▶ Written problem A: For each statement about the Mt. Conness trip report, state yes or no according to whether it agrees with the report, and quote the words that decide it: (i) The climb took place on Aug 6, 1988. (ii) The narrator lies face-down on a boulder after taking off the pack. (iii) Pat and the narrator settle into bivy bags on the flat shoulder of the mountain.
▶ Written problem B: Reproduce word for word the stretch of the Mt. Conness trip report from "Page Type Page" through "a heart attack.".

▶ Document segment:
·····
Mt. Conness the Harding Way

Page Type Page Type: Trip Report
Date Date Climbed/Hiked: Aug 6, 1988
Activities Activities: Mountaineering
Seasons Season: Summer

Senile musings of an ascent of the Harding Route on Mt. Conness

I think I’m having a heart attack.


It feels like an elephant is sitting on my chest. I can’t catch my breath. There’s a shooting pain in my left arm and shoulder. The gloomy talus field around me darkens at the edges, until I’m peering down a long dark mist-filled tunnel, the opening of which swims and wavers in my vision.


Pat disappeared into the growing whiteout (Darkout is what it seems to me in my fading consciousness) about a half an hour of an eternity ago. I turn and swim toward the light at the end of the tunnel, and as I do, the daylight solidifies back into a more substantial reality.


Somewhere a huge bellows huffs and chugs like a medieval forge, but rather than the “Ting!” of the blacksmith’s hammer on the anvil, I instead hear a thudding sound, like huge flour sacks quickly being tossed out the back of a truck by a team of overcaffeinated trolls, hitting the ground hard enough to shake my teeth. I puzzle over these sounds, muddle-headed.


As I finally emerge from my tunnel into full daylight, the world swims into focus. I’m laying face-down on a boulder, pack still on my back. The bellows is my own breathing, and the flour sack thuds of my heartbeat a frantic earthquake thumping the world.


I stagger upright, and plod onward into the growing twilight.


Darkness. Pat and I burrow into bivy bags on the flat shoulder of the mountain as the gusting winds shred the clouds against the sharp teeth of a nearby ridge. I pull out some beer from a well-stocked but horribly heavy pack as the clouds battle the stars for the possession of the night sky.
·····
Excerpts of spatial question data
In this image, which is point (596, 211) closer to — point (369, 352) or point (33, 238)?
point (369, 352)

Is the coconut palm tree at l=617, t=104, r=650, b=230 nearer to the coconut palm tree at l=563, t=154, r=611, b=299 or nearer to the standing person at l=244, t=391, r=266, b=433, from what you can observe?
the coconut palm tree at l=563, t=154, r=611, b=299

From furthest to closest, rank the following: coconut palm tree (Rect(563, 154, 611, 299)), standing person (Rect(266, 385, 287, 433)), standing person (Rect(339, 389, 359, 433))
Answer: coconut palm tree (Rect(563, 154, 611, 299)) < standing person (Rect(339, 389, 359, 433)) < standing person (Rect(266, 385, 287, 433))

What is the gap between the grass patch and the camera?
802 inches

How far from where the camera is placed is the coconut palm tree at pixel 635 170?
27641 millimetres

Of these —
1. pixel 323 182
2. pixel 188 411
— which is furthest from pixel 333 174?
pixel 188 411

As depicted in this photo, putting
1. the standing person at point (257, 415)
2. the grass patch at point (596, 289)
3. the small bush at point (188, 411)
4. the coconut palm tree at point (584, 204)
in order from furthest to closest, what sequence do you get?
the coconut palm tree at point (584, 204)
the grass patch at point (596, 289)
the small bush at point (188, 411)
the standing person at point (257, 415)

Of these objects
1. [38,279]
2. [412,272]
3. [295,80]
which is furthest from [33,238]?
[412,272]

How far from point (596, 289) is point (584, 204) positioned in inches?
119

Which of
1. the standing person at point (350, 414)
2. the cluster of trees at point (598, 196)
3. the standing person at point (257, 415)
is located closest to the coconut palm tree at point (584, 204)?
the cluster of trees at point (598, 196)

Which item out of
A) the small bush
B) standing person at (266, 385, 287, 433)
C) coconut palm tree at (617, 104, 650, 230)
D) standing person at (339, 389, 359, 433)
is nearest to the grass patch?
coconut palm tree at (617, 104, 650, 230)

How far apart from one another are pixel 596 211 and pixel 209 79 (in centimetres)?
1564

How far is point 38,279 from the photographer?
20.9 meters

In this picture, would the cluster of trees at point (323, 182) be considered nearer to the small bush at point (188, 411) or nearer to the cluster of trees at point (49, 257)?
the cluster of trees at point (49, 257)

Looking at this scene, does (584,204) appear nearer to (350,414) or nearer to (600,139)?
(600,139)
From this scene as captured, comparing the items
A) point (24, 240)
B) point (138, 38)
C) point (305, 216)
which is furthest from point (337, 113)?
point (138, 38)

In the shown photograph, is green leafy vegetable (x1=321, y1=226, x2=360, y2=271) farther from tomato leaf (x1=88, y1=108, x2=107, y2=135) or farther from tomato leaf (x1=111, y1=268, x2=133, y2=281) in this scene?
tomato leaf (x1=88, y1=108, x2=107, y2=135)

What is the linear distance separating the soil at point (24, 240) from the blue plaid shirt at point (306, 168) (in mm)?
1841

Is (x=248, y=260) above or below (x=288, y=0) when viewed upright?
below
·····
▶ Task response A:
(i) Yes: "Date Climbed/Hiked: Aug 6, 1988"
(ii) No: "I’m laying face-down on a boulder, pack still on my back."
(iii) Yes: "Pat and I burrow into bivy bags on the flat shoulder of the mountain"

▶ Task response B:
Page Type Page Type: Trip Report
Date Date Climbed/Hiked: Aug 6, 1988
Activities Activities: Mountaineering
Seasons Season: Summer

Senile musings of an ascent of the Harding Route on Mt. Conness

I think I’m having a heart attack.